## [Short problem A]
Answer these questions about the book review:
(i) What term does de Souza use for the period marked by corruption and the drive to make more money?
(ii) What attitude to life does the review say typifies Goa, most times wrongly?
(iii) In the quotation from the author, what kind of mining has left "pockmarked ravages"?

The narrative follows a before-and-after format to explain the hills that have now vanished and the rivers that have stopped flowing. The now is the near opposite of what used to be the topography of the rich land. Drawing from extensive on-ground research, de Souza exposes the corruption, the practice of faking Environment Impact Assessment reports, farcical public hearings, the powerful lobbies and the greed to make more and more money that defined what he terms the ‘Age of Greed’. There are detailed chapters on the four rich and famous families of the state that control power—either as kingpin courtiers or as invisible kings themselves—on the politicians, activists and journalists who play key figures in the Goa mining story and accounts of his very personal involvement with the issue and all that ensued.
Eat Dust is not by any measure an easy read. For a long way into the book, you want to continue to think only of Goa’s azure beaches, hippie markets and the susegad attitude to life that typifies, most times wrongly, the tiny state. It is a very pleasant image you would rather not let go off. But de Souza’s narrative does not offer any respite, and the facts are cold and un-ignorable. And soon, the picture postcard morphs into stark reality, that of Goa being yet another state at the mercy of powerful people.
The author says it best himself. “Only when there was nothing left here, except the pockmarked ravages of open-cast mining, would everybody know how this part of Goa had been upended in a frenzy fueled by greed.” Eat Dust is not by any measure an easy read. However, it is one that ought to be read.

Stored items

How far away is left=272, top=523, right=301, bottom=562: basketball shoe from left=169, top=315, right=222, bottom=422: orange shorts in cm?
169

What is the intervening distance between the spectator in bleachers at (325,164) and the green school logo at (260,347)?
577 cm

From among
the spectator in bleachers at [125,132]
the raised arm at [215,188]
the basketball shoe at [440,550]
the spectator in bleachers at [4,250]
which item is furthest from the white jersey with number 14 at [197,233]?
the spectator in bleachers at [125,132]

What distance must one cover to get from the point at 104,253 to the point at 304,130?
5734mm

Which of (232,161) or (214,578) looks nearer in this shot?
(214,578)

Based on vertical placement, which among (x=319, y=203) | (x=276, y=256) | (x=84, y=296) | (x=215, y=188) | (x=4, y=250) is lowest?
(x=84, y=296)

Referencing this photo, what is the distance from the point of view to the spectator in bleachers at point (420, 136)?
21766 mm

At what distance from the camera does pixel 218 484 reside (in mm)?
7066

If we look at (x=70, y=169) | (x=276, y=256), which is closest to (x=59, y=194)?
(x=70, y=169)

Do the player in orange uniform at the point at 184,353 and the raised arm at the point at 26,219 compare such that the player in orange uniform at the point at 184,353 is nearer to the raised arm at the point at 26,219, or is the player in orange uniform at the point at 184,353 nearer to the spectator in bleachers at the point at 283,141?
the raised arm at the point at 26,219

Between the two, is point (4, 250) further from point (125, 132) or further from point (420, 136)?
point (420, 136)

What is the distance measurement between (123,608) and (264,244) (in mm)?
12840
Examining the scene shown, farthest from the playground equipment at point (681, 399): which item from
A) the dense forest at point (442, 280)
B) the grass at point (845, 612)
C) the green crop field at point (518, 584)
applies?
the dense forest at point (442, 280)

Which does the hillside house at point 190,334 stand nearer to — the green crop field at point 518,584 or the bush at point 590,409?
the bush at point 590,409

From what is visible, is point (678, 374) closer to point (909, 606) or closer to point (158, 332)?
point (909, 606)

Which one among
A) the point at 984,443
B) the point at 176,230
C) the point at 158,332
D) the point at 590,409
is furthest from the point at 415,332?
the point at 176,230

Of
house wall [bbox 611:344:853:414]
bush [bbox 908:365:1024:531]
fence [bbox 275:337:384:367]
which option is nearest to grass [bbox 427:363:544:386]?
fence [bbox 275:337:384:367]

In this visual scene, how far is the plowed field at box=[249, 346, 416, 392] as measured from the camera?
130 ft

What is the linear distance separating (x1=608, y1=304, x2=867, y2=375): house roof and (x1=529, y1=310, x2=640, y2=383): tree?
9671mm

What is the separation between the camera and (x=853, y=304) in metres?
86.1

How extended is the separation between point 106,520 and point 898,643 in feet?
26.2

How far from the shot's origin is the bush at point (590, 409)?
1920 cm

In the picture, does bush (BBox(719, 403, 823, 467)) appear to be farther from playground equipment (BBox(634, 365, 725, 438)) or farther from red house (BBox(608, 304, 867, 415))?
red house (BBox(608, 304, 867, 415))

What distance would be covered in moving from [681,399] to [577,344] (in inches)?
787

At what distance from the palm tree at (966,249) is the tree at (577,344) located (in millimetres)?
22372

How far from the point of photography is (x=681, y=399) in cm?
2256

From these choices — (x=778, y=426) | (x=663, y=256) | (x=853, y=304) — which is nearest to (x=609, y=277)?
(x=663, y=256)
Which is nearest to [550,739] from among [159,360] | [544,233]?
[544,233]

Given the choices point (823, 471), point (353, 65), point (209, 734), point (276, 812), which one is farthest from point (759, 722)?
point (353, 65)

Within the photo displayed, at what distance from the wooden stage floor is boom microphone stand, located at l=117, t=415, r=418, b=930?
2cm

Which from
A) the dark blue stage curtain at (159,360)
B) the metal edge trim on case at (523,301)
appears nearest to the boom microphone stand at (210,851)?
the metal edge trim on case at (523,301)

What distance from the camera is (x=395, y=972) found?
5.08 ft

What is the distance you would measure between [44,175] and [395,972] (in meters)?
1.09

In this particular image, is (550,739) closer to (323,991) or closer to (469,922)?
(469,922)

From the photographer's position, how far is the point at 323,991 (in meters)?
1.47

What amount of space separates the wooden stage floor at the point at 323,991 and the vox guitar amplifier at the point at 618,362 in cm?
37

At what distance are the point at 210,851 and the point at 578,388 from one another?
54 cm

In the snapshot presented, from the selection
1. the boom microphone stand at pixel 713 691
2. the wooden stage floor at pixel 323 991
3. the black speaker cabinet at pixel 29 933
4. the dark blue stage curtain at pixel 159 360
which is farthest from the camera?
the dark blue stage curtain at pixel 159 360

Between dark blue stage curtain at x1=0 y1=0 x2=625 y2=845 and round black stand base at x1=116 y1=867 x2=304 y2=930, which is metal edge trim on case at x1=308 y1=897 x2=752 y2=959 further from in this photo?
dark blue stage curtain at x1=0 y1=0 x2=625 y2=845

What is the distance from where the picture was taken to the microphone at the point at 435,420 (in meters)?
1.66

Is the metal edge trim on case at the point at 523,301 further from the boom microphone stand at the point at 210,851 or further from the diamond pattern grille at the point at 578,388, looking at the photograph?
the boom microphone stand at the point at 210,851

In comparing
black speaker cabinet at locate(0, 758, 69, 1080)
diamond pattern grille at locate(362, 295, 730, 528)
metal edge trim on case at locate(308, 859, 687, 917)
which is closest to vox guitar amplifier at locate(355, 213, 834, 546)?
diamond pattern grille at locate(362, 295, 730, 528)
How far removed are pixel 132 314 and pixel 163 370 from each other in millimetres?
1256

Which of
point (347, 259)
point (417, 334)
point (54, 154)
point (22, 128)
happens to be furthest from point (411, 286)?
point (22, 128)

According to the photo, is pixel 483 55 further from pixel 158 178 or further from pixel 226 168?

## [Short problem B]
List every line of the records above that contains the string "would". Case counts.

## [Full solution A]
(i) The ‘Age of Greed’
(ii) The susegad attitude
(iii) Open-cast mining

## [Full solution B]
What distance would be covered in moving from [681,399] to [577,344] (in inches)?
What is the distance you would measure between [44,175] and [395,972] (in meters)?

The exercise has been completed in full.